Empecé este blog con 16 años y otro nombre ('Dime que series ves y te diré cómo eres'). En un principio solo hubo cabida para las series de televisión pero más tarde decidí ampliar el contenido a todo aquello que contase con un mínimo de guion/ficción, ¡incluso la propia vida, señorxs! Decía Susan Sontag en 'Contra la interpretación': "En las buenas películas existe siempre una espontaneidad que nos libera por entero de la ansiedad por interpretar". Carrie Bradshaw decía en 'Sexo en Nueva York': "I couldn't help but wonder...". Bienvenidxs. Contacto: oscarrusvicente@gmail.com



sábado, 17 de octubre de 2015

Relatos Cortos (XXIV)

Otra C. Otra muerte cortejando sin pudor. Esta vez, a diferencia de aquella vecina que una primavera le regaló la oportunidad de comprar sus primeras películas en formato físico, sí le tocó de cerca. Muy de cerca. Pero a la vez remotamente lejos. A 1.815, 8 kilómetros. A dieciséis horas y cincuenta y siete minutos.

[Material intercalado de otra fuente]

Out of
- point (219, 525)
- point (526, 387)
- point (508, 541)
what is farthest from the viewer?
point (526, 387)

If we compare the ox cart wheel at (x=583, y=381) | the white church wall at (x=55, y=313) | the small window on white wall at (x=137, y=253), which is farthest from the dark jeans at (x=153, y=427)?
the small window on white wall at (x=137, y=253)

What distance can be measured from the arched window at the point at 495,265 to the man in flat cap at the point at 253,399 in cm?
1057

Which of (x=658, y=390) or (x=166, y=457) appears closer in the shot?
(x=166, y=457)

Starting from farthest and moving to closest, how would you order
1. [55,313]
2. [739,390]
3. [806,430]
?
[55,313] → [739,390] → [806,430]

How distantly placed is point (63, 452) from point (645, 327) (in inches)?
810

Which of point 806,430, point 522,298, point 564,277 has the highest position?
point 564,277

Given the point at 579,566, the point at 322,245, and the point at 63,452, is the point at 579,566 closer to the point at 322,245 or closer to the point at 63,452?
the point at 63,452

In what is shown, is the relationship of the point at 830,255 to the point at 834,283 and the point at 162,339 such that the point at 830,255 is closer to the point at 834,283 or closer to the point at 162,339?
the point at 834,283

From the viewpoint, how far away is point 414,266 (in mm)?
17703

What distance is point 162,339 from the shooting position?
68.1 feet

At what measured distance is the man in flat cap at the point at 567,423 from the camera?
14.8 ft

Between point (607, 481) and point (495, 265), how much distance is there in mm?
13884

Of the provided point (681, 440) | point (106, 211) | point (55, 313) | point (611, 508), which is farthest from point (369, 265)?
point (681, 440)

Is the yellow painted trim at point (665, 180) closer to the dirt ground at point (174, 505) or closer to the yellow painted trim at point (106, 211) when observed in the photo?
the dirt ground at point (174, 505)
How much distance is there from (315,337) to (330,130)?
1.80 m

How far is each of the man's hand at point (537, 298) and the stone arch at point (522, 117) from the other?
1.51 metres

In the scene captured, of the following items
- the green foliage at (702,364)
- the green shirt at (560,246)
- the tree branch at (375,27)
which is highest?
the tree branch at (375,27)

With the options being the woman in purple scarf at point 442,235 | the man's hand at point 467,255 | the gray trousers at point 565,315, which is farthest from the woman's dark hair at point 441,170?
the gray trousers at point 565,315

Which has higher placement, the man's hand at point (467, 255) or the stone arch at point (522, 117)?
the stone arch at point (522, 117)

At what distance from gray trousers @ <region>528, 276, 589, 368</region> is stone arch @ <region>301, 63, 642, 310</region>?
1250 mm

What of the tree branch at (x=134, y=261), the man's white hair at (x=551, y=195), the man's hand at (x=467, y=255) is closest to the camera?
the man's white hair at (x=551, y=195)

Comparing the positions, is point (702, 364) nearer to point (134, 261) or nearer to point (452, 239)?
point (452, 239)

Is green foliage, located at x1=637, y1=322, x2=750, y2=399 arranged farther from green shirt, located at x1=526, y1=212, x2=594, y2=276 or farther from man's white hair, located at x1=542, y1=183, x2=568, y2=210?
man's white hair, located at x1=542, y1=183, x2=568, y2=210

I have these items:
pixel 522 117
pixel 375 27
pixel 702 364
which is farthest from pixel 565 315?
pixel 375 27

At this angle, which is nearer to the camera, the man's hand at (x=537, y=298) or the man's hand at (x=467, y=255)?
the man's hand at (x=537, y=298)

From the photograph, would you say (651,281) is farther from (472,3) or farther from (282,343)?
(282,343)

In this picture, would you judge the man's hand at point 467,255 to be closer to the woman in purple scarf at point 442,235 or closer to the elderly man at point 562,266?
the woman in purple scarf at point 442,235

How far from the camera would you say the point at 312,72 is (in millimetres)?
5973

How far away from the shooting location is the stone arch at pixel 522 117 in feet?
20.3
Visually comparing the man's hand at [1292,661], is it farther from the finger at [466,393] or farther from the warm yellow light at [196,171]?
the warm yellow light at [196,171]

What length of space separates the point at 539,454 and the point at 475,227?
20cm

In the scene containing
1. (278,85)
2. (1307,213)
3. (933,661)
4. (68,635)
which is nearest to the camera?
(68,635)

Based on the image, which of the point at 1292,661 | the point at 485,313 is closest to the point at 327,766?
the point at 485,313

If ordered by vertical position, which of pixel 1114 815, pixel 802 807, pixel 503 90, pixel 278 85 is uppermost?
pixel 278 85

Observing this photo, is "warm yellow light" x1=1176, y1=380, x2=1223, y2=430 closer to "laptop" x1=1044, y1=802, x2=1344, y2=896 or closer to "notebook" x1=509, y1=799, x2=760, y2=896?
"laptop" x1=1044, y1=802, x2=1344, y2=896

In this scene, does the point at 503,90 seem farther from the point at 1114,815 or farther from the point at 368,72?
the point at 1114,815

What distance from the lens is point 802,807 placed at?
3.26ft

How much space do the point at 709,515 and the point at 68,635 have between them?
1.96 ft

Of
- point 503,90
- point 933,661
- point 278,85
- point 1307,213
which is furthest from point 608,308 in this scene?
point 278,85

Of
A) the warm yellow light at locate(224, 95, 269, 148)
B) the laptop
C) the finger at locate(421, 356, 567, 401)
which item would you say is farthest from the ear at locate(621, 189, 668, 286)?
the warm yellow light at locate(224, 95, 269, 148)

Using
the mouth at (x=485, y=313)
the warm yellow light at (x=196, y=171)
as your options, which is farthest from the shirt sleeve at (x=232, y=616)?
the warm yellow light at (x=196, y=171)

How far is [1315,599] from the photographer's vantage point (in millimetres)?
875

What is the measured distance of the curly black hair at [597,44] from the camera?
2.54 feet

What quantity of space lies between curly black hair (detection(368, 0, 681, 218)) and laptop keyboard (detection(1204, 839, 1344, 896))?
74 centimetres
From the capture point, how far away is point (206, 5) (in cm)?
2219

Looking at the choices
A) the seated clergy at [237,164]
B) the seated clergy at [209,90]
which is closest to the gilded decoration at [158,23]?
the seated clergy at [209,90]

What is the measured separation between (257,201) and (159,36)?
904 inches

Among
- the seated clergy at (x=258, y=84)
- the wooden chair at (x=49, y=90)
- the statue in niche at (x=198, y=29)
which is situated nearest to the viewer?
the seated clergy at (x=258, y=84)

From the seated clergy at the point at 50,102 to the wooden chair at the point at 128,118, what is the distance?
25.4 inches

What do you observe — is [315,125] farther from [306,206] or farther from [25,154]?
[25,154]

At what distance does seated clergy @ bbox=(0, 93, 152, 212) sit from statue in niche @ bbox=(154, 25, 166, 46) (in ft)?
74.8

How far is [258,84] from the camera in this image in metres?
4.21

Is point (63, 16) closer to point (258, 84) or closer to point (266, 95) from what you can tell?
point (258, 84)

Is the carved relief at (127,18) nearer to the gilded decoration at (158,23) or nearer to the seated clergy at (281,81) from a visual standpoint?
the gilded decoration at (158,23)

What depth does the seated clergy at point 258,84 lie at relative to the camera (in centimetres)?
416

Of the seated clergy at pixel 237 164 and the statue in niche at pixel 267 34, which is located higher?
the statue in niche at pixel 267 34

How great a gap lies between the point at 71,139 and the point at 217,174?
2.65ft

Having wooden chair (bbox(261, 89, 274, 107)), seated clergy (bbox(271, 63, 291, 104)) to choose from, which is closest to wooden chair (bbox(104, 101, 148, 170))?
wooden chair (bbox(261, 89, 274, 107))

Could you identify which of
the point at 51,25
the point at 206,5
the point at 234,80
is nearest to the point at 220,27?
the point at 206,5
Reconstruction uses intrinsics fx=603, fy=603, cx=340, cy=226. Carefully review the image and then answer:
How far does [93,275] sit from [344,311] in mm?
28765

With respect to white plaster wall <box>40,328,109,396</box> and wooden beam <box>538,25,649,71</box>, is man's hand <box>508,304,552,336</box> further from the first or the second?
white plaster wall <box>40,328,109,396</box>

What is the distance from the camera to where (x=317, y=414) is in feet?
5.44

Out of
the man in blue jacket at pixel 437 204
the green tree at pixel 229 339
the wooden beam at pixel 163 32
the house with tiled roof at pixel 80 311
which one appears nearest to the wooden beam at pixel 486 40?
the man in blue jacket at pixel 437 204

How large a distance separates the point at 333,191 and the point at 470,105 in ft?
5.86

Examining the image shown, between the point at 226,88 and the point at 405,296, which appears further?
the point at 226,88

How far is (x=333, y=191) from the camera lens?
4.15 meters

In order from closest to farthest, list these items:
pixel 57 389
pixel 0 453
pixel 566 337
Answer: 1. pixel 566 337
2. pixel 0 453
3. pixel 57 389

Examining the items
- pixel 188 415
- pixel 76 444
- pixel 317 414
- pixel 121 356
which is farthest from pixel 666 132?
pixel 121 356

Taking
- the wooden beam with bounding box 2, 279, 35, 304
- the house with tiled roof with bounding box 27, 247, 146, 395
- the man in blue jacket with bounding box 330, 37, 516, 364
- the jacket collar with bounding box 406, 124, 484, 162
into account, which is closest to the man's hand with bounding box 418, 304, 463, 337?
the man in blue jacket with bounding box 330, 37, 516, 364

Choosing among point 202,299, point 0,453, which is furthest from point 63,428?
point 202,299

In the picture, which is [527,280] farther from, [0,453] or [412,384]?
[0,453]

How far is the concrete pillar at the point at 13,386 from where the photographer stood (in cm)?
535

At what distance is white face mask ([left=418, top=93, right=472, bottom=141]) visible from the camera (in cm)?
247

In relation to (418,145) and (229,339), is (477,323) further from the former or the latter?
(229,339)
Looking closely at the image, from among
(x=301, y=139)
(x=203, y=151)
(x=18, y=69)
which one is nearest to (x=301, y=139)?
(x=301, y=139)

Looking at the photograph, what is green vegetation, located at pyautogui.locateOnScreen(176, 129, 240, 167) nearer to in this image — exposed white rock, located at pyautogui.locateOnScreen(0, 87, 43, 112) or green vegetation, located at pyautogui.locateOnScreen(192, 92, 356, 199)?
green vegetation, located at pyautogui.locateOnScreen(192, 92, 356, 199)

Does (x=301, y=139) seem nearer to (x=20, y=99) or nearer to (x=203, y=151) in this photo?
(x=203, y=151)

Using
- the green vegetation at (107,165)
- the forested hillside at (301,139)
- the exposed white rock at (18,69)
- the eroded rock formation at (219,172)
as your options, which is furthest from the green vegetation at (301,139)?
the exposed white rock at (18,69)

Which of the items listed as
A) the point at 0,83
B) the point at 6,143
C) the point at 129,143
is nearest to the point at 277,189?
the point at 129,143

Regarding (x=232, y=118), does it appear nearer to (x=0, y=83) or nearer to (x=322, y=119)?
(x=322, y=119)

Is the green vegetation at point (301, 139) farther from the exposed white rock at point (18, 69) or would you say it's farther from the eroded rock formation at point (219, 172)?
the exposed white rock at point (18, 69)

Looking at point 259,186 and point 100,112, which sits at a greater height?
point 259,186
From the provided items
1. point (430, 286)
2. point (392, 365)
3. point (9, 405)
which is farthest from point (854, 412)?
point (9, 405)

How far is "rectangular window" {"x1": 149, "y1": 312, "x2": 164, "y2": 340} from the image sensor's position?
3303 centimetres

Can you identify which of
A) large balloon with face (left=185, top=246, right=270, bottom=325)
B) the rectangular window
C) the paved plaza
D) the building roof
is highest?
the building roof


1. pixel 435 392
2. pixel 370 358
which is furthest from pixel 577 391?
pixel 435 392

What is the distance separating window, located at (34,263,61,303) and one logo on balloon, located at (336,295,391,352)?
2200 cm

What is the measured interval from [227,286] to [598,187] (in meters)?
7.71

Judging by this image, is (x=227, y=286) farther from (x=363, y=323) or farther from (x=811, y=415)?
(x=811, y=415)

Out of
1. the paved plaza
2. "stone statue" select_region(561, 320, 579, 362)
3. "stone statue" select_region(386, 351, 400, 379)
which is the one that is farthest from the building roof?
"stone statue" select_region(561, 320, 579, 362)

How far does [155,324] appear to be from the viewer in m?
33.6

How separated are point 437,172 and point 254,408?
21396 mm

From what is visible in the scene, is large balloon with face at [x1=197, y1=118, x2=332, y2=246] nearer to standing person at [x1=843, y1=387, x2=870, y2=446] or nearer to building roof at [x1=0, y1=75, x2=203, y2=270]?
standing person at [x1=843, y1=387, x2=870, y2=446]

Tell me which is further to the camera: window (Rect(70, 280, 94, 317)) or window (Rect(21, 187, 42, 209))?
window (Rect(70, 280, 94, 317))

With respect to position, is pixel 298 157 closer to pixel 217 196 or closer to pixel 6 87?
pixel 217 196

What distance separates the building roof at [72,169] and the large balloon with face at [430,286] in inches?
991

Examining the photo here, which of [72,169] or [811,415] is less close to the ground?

Contempla una fotografía reciente en la que aparece, busca incesantemente la huella de la tercera letra de nuestro abecedario. La vista, ni el píxel, aciertan. Aquella mujer le ofreció el mejor de los calores maternos, una lumbre que poco le había abrigado hasta entonces. Ambos se conocieron por boca de otro («en el principio era el Verbo»). De él. Hijo de. Novio de. Aquel mozo nunca le fue presentado a aquella Francesca Johnson como el summer fling de su primogénito; bastó presenciar lo no-acotado por la palabra. El miedo de aquella dama, como el de la tía paterna del efebo expatriado, era estar cometiendo los mismos errores que a éste le habían empujado a emigrar de país en el que franquear un nuevo año. Le increpó la enfermedad tiempo después de haber cesado la comunicación. La marejada de la ruptura homosexual anegó todo árbol genealógico político. Agnóstico autoproclamado, rezó al Dios en el que ella creía, para que saliera incólume de la jugarreta del sino.